No. No somos forasteros
cuando las luces de un invierno acabado replican dolor, desgracias, llantos en
el tremor de las piernas, de los brazos, de los labios, de los ojos. No. No
somos extraños cuando una la gélida venida de la nada nos acoge, en su regazo
tortuoso, en su regazo de exterminio, en su regazo de lunas inexistentes. Somos
hijos de la madre tierra. La tierra, planeta microscópico en este universo en
la extensión de una de sus alas, de libertad, de pacíficas sinfonías cantando a
la vida. Ahora, apartados, indefensos nos depositan donde las batallas son
infinitas, donde el desgarro de un grito es ciego a este mundo. Nada es nuevo,
todo se repite, un ciclo con cierto ritmo de los siglos y los siglos que
sigilosamente atraviesan nuestra garganta, nuestra garganta muerta. No. No somos
los únicos, una infinita guerra por ideas enrarecidas, delirantes, son testigo
de fosas comunes, de anónimas huidas donde el agua se deja correr y se puede
beber. Sed. Tengo sed, las tumbas sin sentido que pueblan esta atmósfera es
cada vez más asombrosa en lo grotesco, en lo que somos. No hay guerras
justificadas, no hay injusticias que se puedan explicar. El abuso …sed. Tengo
sed y bebo, bebo por la paz, por la igualdad de humanidad. Aquí, allá..me es
igual ¡No¡ Todos tenemos un derecho digno en el transcurso de la existencia en
este planeta, el planeta tierra. Miremos más allá de un firmamento estrellado,
más allá donde la luna y el sol nos depositan su confianza. Miremos y dejemos
de decapitar la vida de los inocentes. No. No somos forasteros , somos hijos de
esta esfera, hijos de las mareas, hijos de la tierra. Y tu hermana mía, recoge
tu muñeca azul…tu muñeca azul de trapo. Nos vamos. Nos vamos donde los ojos de
pozos no nos señales. Sed. Tengo sed, una sed recorriendo mis arterias hasta
detenerse en cada pulso de la huía. No, no te preocupes hermana de la muñeca
azul, tu muñeca azul de trapo, ya conseguiremos otra, cuando lleguemos…No.
Tengo sed.
domingo, marzo 06, 2022
LAS PAREDES
Las paredes tienen agujeros. Agujeros de corazones en pena
cuando la tarde es tapiz es azul. Las paredes tienen manchas de un oleaje
brusco de la partida de nuestro tiempo a una atmosfera extraña. Las paredes
tienen llantos del estruendo insonoro de nuestro adiós. Un vaso roto en suelo y
lo pisamos y nos no cortamos. La despedida de este querer es así, nada es
perpetuo solo la sonoridad de la memoria. Las paredes tienen agujeros, de ellas
manan cada beso que nos dimos, cada abrazo que nos acurruco bajo sábanas
blancas que muchas veces fueron tendidas cuando el sol daba brío en la azotea
con el rumorear del viento. Las paredes tienen el adiós, un adiós descompuesto
por cada tonada de nuestra despedida. El océano pace en su plenitud y nosotras
somos plenitud en un nuevo camino donde las arboledas darán ese tono especial a
nuestros ojos.
viernes, marzo 04, 2022
ME MIRAS
Me miras
Lo cierto es que desde esta muralla de navajas en la
frontera todo tiene cabida
Te miro
Aquí en la isla todo pace en serenidad, nos acordamos de ti
y no sé porque una saliva amarga quema mis sentidos.
Me miras
Aquí hace frío. Los niños juegan. Alguien toca un piano roto.

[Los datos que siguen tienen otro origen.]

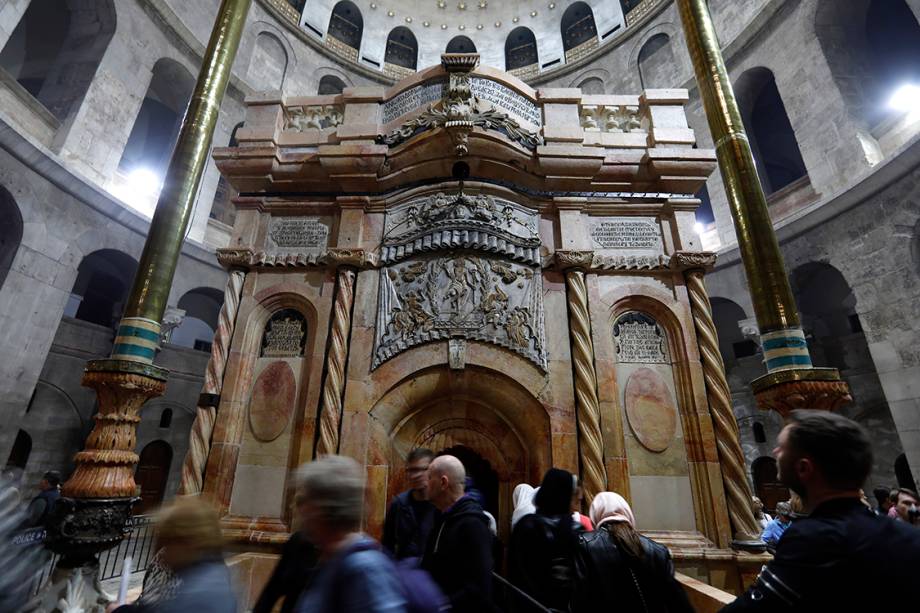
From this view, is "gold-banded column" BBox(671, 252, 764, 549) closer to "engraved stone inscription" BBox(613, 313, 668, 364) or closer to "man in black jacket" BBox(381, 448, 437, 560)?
"engraved stone inscription" BBox(613, 313, 668, 364)

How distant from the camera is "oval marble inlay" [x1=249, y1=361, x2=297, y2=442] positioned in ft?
20.7

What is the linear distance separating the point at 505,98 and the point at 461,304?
398cm

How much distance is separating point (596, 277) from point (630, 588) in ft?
17.1

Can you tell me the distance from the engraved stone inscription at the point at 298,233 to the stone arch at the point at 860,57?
13750 mm

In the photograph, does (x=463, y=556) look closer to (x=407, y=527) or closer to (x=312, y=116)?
(x=407, y=527)

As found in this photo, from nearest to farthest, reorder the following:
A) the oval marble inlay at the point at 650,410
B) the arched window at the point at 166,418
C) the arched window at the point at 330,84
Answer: the oval marble inlay at the point at 650,410 < the arched window at the point at 166,418 < the arched window at the point at 330,84

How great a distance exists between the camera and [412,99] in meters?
7.82

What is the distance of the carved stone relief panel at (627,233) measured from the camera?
7.18 metres

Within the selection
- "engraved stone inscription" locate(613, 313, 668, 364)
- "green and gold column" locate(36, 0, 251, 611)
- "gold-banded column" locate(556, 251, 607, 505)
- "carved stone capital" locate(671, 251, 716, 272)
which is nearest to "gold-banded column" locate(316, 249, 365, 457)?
"green and gold column" locate(36, 0, 251, 611)

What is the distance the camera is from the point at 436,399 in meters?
6.69

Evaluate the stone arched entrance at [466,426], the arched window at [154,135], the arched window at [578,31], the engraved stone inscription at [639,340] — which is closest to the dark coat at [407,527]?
the stone arched entrance at [466,426]

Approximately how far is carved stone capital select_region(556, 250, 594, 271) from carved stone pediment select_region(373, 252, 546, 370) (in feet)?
1.43

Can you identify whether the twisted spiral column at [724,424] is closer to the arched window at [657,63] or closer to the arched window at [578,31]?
the arched window at [657,63]

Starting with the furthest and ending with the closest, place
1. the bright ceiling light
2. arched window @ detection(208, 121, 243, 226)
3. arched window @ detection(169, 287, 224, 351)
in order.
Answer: arched window @ detection(169, 287, 224, 351) < arched window @ detection(208, 121, 243, 226) < the bright ceiling light
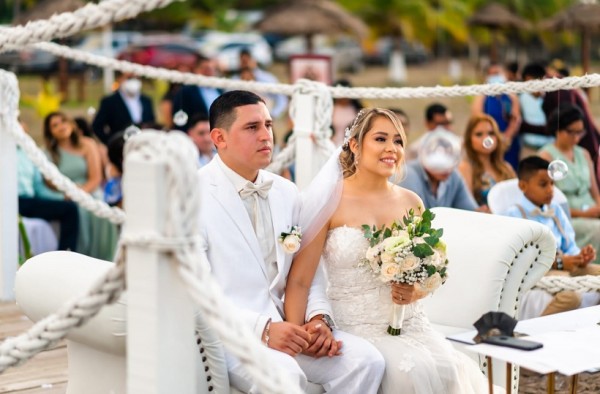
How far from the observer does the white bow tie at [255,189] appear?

Y todo se hace grande, eterno. La espera es larga…muy larga. Y los niños juegan.
Y alguien toca un piano incansablemente. Es invierno en esta desolada huida.
Te miro
Un mirlo deshabita mi pensamiento, todavía no ha amanecido,
el ritmo dormido de la ciudad me conmueve y siento agrado. Tu, ahí, en la
frontera, donde los soldados deambulan en la amenaza. Estate quieta, te digo. Llegarás,
llegaras con el tiempo preciso de la vida.
Me miras
Todo es oscuridad. Todo es de un tono gris donde la desorientación
nos lía en ausencia. Estamos ausente de este mundo. Somos resonar agónico a la
nada. Un precipicio nos llama y los niños juegan y alguien toca un piano roto.